Fragmento del texto:
--- --- ---

Onofre Arcos, creador de los espumosos de Chandon Argentina

Como los cocineros con los platos, los enólogos también definen el gusto y las tendencias de los bebedores. Si un vino resulta exitoso, y vende millones de botellas durante un par de décadas, su impronta resulta ineludible. Ese es el caso de Onofre Arcos, un circunspecto profesional de muy bajo perfil, que desde 1975 elabora las burbujas de Chandon Argentina.

En estos casi 45 años, Onofre Arcos vio el ascenso a la gloria de un vino que era poco consumido en nuestro país por aquellos años. Y Arcos fue, por el lugar que ocupa hasta ahora, protagonista en la transformación del consumidor argentino. Conoce como pocos de burbujas y, puestos a repasar la historia de los espumosos locales, este enólogo resulta una pieza clave.

--- --- ---

Segmento de datos:
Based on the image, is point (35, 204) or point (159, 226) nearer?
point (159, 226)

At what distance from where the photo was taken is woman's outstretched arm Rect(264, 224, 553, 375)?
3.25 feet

--- --- ---

Tu tarea: Cambia "bebedores" por "consumidores" en el pasaje del texto sobre Onofre Arcos que comienza en "Como los cocineros" y termina en "una pieza clave.", y escribe el pasaje completo con ese cambio. Las líneas no tienen ningún papel en esto.

Respuesta completa:
Como los cocineros con los platos, los enólogos también definen el gusto y las tendencias de los consumidores. Si un vino resulta exitoso, y vende millones de botellas durante un par de décadas, su impronta resulta ineludible. Ese es el caso de Onofre Arcos, un circunspecto profesional de muy bajo perfil, que desde 1975 elabora las burbujas de Chandon Argentina.

En estos casi 45 años, Onofre Arcos vio el ascenso a la gloria de un vino que era poco consumido en nuestro país por aquellos años. Y Arcos fue, por el lugar que ocupa hasta ahora, protagonista en la transformación del consumidor argentino. Conoce como pocos de burbujas y, puestos a repasar la historia de los espumosos locales, este enólogo resulta una pieza clave.